[start PASSAGE GIVEN]

Tuesday, March 22, 2011

Lessons unlearned



Spring in North America officially started last Monday, March 21st. While its exact timing varies in other countries depending on the local climate and the culture and customs of the people, spring represents an opportunity for renewal. A new day to begin after being savaged by the frigid and dark days of winter.

If only our lives were as simple as the changes that the seasons bring upon us, we would always have springtime to reverse our mistakes and start again. The only problem with this kind of thinking is its repetitive pattern, thus it fools us into complacency, that recovery is always coming after every decline which spring brings about. It implies a cycle of fate drawn on a deterministic path, simple and uncomplicated.

But human lives cannot simply be guided by the vagaries of fate. In fact, we can master our fate and it is up to us to determine the future we like, but not over short periods of months or cyclical changes of the season. That would be too complicated and cumbersome. Changing our fate every time the season changes is like watching a theatre replace its marquee every time there is a new feature presentation.

Yet to our Filipino kababayans overseas, spring always comes as a perpetual rebirth or chance to form another group, for instance, a new and runaway organization with a new set of so-called leaders disgruntled with the other leaders who were formally chosen. At least, this is true of Filipinos in Toronto.

Two Filipino organizations come to mind. One, a major player in the community which sponsors the annual Toronto Mabuhay festival, and the other, a smaller organization of Filipino seniors.

Since 1991, the Mabuhay Festival & Trade Show in Toronto has been the main summer activity of its organizer, the Philippine Independence Day Council (PIDC). PIDC dubbed it as the largest celebration of Philippine heritage, arts and culture in Canada. But not for long. A new organization called the Philippine Canadian Charitable Foundation (PCCF), together with Toronto’s Philippine Chamber of Commerce and Industry (PCCI), will launch the newest show in town this coming July and they are calling it, the “Pinoy Fiesta & Trade Show sa Toronto.”

There is nothing much different between these two festivals, even their leaders used to work together under the PIDC. Behind the PCCF are former PIDC mainstays. It seems like PIDC’s aim of fostering unity among Filipino-Canadians by showcasing the best of Philippine arts, culture, heritage and charity has backfired.

[end PASSAGE GIVEN]
[start PROVIDED DATA]

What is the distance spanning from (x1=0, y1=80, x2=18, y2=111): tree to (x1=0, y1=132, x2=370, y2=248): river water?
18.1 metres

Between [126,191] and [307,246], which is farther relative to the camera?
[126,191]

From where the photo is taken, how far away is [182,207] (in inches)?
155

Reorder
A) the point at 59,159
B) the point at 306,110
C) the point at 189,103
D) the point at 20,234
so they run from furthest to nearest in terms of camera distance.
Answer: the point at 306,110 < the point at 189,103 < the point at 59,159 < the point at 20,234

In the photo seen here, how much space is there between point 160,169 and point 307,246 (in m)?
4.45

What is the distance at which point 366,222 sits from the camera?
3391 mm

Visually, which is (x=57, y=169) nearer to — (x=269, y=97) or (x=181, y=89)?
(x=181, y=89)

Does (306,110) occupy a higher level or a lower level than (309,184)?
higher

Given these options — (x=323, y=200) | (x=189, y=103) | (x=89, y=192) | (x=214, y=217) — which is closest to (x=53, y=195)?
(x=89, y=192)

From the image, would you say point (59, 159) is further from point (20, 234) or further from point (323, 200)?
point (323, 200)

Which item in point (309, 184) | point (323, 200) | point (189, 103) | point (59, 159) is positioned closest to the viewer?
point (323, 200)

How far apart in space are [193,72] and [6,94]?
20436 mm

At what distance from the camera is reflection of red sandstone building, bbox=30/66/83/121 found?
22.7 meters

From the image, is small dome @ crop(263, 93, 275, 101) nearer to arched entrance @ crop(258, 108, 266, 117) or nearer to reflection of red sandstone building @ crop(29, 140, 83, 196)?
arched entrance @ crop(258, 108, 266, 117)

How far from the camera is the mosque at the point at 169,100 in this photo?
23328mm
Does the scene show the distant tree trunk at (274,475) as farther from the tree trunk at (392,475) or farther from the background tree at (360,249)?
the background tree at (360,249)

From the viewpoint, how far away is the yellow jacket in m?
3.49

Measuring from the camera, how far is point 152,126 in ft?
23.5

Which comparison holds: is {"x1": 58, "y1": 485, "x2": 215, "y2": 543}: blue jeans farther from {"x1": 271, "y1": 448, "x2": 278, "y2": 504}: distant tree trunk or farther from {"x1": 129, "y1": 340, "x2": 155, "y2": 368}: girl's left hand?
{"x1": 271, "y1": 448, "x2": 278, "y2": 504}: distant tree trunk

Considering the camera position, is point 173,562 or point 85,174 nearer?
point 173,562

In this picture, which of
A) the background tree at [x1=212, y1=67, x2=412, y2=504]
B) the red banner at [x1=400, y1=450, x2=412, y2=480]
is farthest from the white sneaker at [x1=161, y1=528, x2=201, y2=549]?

[end PROVIDED DATA]

__WHAT TO DO__
1. Copy out the stretch of the listing from the line containing "Between [126,191] and" through the line containing "22.7 meters", keeping every line as it appears.
2. Pick up the piece on Filipino community groups in Toronto right after its last sentence and keep it going.

__RESULTS FOR THE EXERCISE__
1.
Between [126,191] and [307,246], which is farther relative to the camera?
[126,191]

From where the photo is taken, how far away is [182,207] (in inches)?
155

Reorder
A) the point at 59,159
B) the point at 306,110
C) the point at 189,103
D) the point at 20,234
so they run from furthest to nearest in terms of camera distance.
Answer: the point at 306,110 < the point at 189,103 < the point at 59,159 < the point at 20,234

In the photo seen here, how much space is there between point 160,169 and point 307,246 (in m)?
4.45

What is the distance at which point 366,222 sits from the camera?
3391 mm

Visually, which is (x=57, y=169) nearer to — (x=269, y=97) or (x=181, y=89)?
(x=181, y=89)

Does (306,110) occupy a higher level or a lower level than (309,184)?
higher

Given these options — (x=323, y=200) | (x=189, y=103) | (x=89, y=192) | (x=214, y=217) — which is closest to (x=53, y=195)?
(x=89, y=192)

From the image, would you say point (59, 159) is further from point (20, 234) or further from point (323, 200)?
point (323, 200)

Which item in point (309, 184) | point (323, 200) | point (189, 103) | point (59, 159) is positioned closest to the viewer?
point (323, 200)

How far apart in space are [193,72] and [6,94]?
20436 mm

At what distance from the camera is reflection of red sandstone building, bbox=30/66/83/121 found?
22.7 meters

2.
But who needs two or three Filipino festivals in Toronto during the summer? These festivals offer a similar menu every year: dancing, singing, beauty pageants, trade displays and food booths. And they even have the audacity to brand these shows as the best of our culture, Philippine art and heritage.

Isn’t it time to gather all the supposed brains behind these summer festivities and squeeze them into a jar and put a tight lid around it so all these “moro-moro” festivals will come to an end? First, do we really need these pretentious festivals which have failed miserably as an instrument for unity? Second, do they really represent the best of our culture or do they reduce us into an embarrassing slapstick and farcical spectacles of ourselves? And last, who benefits from these shows but their organizers who hanker after publicity and self-promotion?

Now, how about our seniors? Even our elders seem amused at our custom of breaking up organizations. This Filipino attitude of not accepting failure or defeat reminds us of Jean-Jacques Rousseau’s philosophical concept of amour-propre. According to this concept, amour-propre renders a human being incapable of being happy within society. Or as we have probably inherited it from the Spanish, amor propio, or self-love. We do not want to suffer the shame of losing face, for instance, because of self-pride.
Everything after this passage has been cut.